* [EXCERPTED TEXT]:
==========

Section 4.10     Reaffirmation. Each Credit Party, as debtor, grantor, pledgor, guarantor, assignor, or in any other similar capacity in which such Credit Party grants liens or security interests in its property or otherwise acts as accommodation party or guarantor, as the case may be, hereby (i) ratifies and reaffirms all of its payment and performance obligations, contingent or otherwise, under each of the Loan Documents to which it is a party (after giving effect hereto) and (ii) to the extent such Person granted liens on or security interests in any of its property pursuant to any such Loan Document as security for the Obligations under or with respect to the Loan Documents, ratifies and reaffirms such grant of security interests and liens and confirms and agrees that such security interests and liens hereafter secure all of the Obligations as amended hereby. Each Credit Party hereby acknowledges that each of the Loan Documents remains in full force and effect and is hereby ratified and reaffirmed. The execution of this Amendment shall not operate as a waiver of any right, power or remedy of Lender, constitute a waiver of any provision of any of the Loan Documents or serve to effect a novation of the Obligations. Each Credit Party acknowledges that all references in the Loan Agreement to the “Agreement” or the “Loan Agreement” shall mean the Loan Agreement, as amended hereby, and all references in the Loan Documents to the “Loan Agreement” shall mean the Loan Agreement, as amended hereby.

 

Section 4.11     Survival. All representations, warranties, covenants, agreements, releases and waivers made by or on behalf of any Credit Party under this Agreement shall survive and continue.

 

Section 4.12     Modification; Waiver. This Agreement may not be modified orally, but only by an agreement in writing signed by the parties hereto. Any provision of this Agreement can be waived, amended, supplemented or modified by written agreement of the parties hereto.

 

Section 4.13     Governing Law. THIS AGREEMENT AND THE RIGHTS AND OBLIGATIONS OF THE PARTIES UNDER THIS AGREEMENT SHALL BE GOVERNED BY, AND CONSTRUED IN ACCORDANCE WITH, THE LAW OF THE STATE OF CALIFORNIA APPLICABLE TO CONTRACTS MADE AND PERFORMED IN SUCH STATE WITHOUT REGARD TO THE PRINCIPLES THEREOF REGARDING CONFLICTS OF LAWS.

 

Section 4.14     Entire Agreement. This Agreement sets forth the entire agreement and understanding among the parties as to the subject matter hereof and merges and supersedes all prior discussions, agreements, and undertakings of every kind and nature among them with respect to the subject matter hereof.

==========

* [DATASET]:
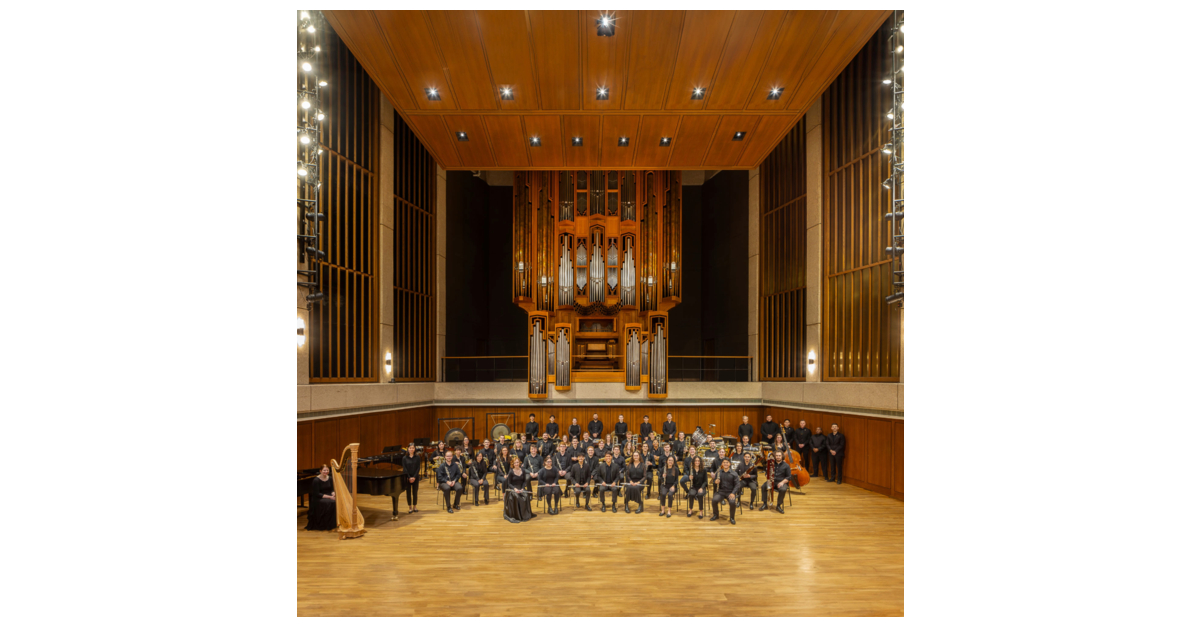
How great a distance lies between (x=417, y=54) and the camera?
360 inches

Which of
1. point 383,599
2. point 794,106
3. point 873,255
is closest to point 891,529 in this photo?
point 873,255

==========

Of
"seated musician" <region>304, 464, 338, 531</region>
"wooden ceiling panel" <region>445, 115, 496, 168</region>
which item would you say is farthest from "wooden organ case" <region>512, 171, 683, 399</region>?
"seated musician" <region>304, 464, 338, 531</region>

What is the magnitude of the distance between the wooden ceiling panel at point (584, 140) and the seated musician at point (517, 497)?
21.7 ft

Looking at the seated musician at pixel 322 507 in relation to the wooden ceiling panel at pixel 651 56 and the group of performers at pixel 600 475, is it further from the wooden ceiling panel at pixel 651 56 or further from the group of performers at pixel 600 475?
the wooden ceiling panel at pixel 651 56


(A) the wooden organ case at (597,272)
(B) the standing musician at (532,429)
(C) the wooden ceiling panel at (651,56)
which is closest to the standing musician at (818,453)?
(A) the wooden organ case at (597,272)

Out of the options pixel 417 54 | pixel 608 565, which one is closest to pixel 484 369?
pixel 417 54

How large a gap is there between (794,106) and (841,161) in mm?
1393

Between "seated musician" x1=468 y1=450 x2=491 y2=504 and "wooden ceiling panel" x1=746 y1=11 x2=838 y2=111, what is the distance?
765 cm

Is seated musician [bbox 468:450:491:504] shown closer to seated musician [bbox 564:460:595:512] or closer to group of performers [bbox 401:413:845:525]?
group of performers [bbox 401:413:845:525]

==========

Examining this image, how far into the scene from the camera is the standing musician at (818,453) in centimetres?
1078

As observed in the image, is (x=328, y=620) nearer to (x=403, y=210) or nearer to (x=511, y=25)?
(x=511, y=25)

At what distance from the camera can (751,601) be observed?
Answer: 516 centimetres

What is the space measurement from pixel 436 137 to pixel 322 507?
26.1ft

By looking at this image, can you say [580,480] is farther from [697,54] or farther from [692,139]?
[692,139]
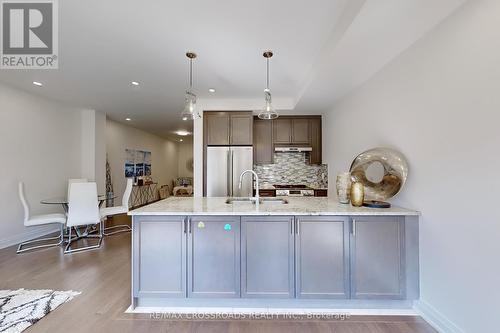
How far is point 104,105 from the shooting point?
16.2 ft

==========

* [TASK PROMPT]: Write the next part of the loan agreement amendment text, continuing after its final section on the entire agreement.

* [EXPECTED OUTPUT]:
10

 

 

Section 4.15     Counterparts; Facsimile or Electronic Transmission of Signature. This Agreement may be executed by one or more of the parties to this Agreement on any number of separate counterparts, and all of said counterparts taken together shall be deemed to constitute one and the same instrument. The manual signature of any party hereto that is transmitted to any other party or its counsel by facsimile or electronic transmission shall be deemed for all purposes to be an original signature.

 

Section 4.16     Severability Of Provisions; Captions; Attachments; Interpretation. Any provision of this Agreement which is prohibited or unenforceable in any jurisdiction shall, as to such jurisdiction, be ineffective to the extent of such prohibition or unenforceability without invalidating the remaining provisions hereof, and any such prohibition or unenforceability in any jurisdiction shall not invalidate or render unenforceable such provision in any other jurisdiction. The captions to Sections and subsections herein are inserted for convenience only and shall be ignored in interpreting the provisions of this Agreement. Each schedule or exhibit attached to this Agreement shall be incorporated herein and shall be deemed to be a part hereof. Words in the singular include the plural and words in the plural include the singular. Use of the term “includes” or “including,” shall mean “including, but not limited to.”

 

Section 4.17     JURY TRIAL WAIVER. EACH OF THE UNDERSIGNED, HEREBY IRREVOCABLY AND UNCONDITIONALLY WAIVE, TO THE EXTENT PERMITTED BY APPLICABLE LAW, TRIAL BY JURY IN ANY LEGAL ACTION OR PROCEEDING RELATING TO THIS AGREEMENT AND FOR ANY COUNTERCLAIM HEREIN

 

[Remainder of page intentionally left blank; signatures begin on following page.]

 

 
11

 

 

 

 

IN WITNESS WHEREOF, the parties hereto have executed this Agreement as of the Effective Date.

 

 

BORROWER:

 

MAUI LAND & PINEAPPLE COMPANY, INC.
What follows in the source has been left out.